‘’A work is complete if in it the master’s intentions have been realised.”
The late works of the great Dutch master Rembrandt Harmenszoon van Rijn, are now on display at the National Gallery in London. The exhibition has been organised in collaboration with many institutes from around the world such as: Amsterdam’s Rijksmuseum, RAFA (Royal Academy of Fine Arts) Sweden, The Minneapolis Institute of Arts, Minnesota, and National Gallery of Victoria, Melbourne, to name but a few. This is a rare chance to experience the passion, emotion, innovation and artistic skill of the great master with a never before seen view of a collection of his late works.
Many of these works of art were not displayed in his life time. And although his later years were tumultuous and included many personal tragedies, he continued to paint right up to his last days.
Rembrandt’s creativity got new strength in his later life, when he was experimenting with new ideas, contemplating new techniques with brush strokes, palette and playing with the ever present enigma of light and shade. There are 91 paintings and etchings and drawings exhibited in seven rooms of the gallery. The exhibition explores the Dutch master’s highly expressive and radical artistic style in works from the early 1650s until his death in 1669.
Born in Leiden, The Netherlands (15 July 1606-4 October 1669), Rembrandt grew up in a well-to-do family. His father was a miller and his mother was the daughter of a banker. Rembrandt drew inspiration from the world around him as well as works of his predecessors. He even got inspiration from Mughal miniature paintings and made copies of them, perhaps in order to study the costumes and textiles, a subject that obviously fascinated him, as can be seen by his depiction of oriental costumes and turbans in many of his paintings. He was also inspired by Italian and German artists and the arts of Netherlands of the 15th Century. He suffered many losses in his later life, like the loss of his beloved wife Saskia and three of their children. He also suffered bankruptcy, and a legal and acrimonious
battle with a former lover. He also suffered the loss of his common law wife and only remaining son Titus.
In the final years of his life in spite of all the sadness and losses he encountered in life, he gained a powerful insight into expressing human characters. The themes that preoccupied Rembrandt as he grew older were self-scrutiny, experimentation, light, observation of everyday life and even other artists’ works; as well as expressions of intimacy, contemplation, conflict and reconciliation.
More than any other artist, Rembrandt consistently represented his own likeness throughout his artistic career. Around eighty painted, drawn or etched self-portraits are known, ranging in style from quick sketches to highly composed likenesses. The late self-portraits in particular are incredibly thoughtful and honest, and attest to Rembrandt’s ability to convey old age in a highly sympathetic light. Rembrandt’s Self-Portrait at the Age of 63, painted in the final year of his life, reveals that he never lost the urge to experiment, even with compositions as familiar as his own likeness. In the portrait of the artist’s son Titus (about 1656) we can find a familiar representation of the sadness of the young boy with his downcast eyes and pensive expression.

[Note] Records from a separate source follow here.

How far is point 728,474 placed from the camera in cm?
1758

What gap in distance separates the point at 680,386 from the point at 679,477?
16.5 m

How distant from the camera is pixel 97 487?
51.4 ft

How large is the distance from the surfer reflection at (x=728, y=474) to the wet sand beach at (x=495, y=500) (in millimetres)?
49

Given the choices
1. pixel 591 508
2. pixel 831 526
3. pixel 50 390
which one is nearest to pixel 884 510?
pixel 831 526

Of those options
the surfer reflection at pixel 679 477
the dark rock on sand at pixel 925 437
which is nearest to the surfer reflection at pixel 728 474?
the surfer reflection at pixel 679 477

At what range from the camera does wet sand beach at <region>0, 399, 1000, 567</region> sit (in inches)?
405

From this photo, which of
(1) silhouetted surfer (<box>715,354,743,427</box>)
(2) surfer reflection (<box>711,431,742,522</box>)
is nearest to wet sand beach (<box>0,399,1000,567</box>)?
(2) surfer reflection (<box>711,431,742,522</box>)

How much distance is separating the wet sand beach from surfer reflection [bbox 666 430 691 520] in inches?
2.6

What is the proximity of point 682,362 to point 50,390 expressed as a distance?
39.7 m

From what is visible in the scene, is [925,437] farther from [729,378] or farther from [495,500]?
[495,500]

His last self- portrait was painted at the age of 63. There is a kind of detachment that we find in this painting. He was a keen observer, even of himself, and we can see his unsparing honesty which includes even the loose flesh hanging under his chin, the pouches under his eyes, all accurately conveyed. Rembrandt was a master at portraying light and shade in his paintings. Through this he conveyed even themes of spiritual and intellectual enlightenment. For example, in the painting of the Adoration of the Shepherds, Mary and baby Jesus are seen resting in a stable at night. A man carrying a lantern leads a group of shepherds towards the holy family. Here Rembrandt added a surface tone to capture the subtle nuances of light. In his painting Christ at Emmaus, the image portrays heavenly light emanating from Christ’s halo.
Another painting worth mentioning is called The Suicide of Lucretia, 1666, which is one of the greatest paintings of Rembrandt’s final years. This sorrowful picture illustrates the poignant death of Lucretia which led to a revolt that overthrew the monarchy and established the Republic of Rome. It illustrates Rembrandt’s masterful use of chiaroscuro—enhancing the three-dimensional quality of Lucretia’s face and body. In addition, Rembrandt goes to great lengths to express Lucretia’s inner mental feelings of virtue, family honour and duty—through her eyes and facial expression. He was the first artist to manipulate paint on the canvas with a palette knife.
In his later years, Rembrandt tried to find a way to represent a figure immersed in thought or contemplation. Contemplation and introspection were his main theme at this time. One of his greatest gifts was that he could turn anything ordinary into an object of art.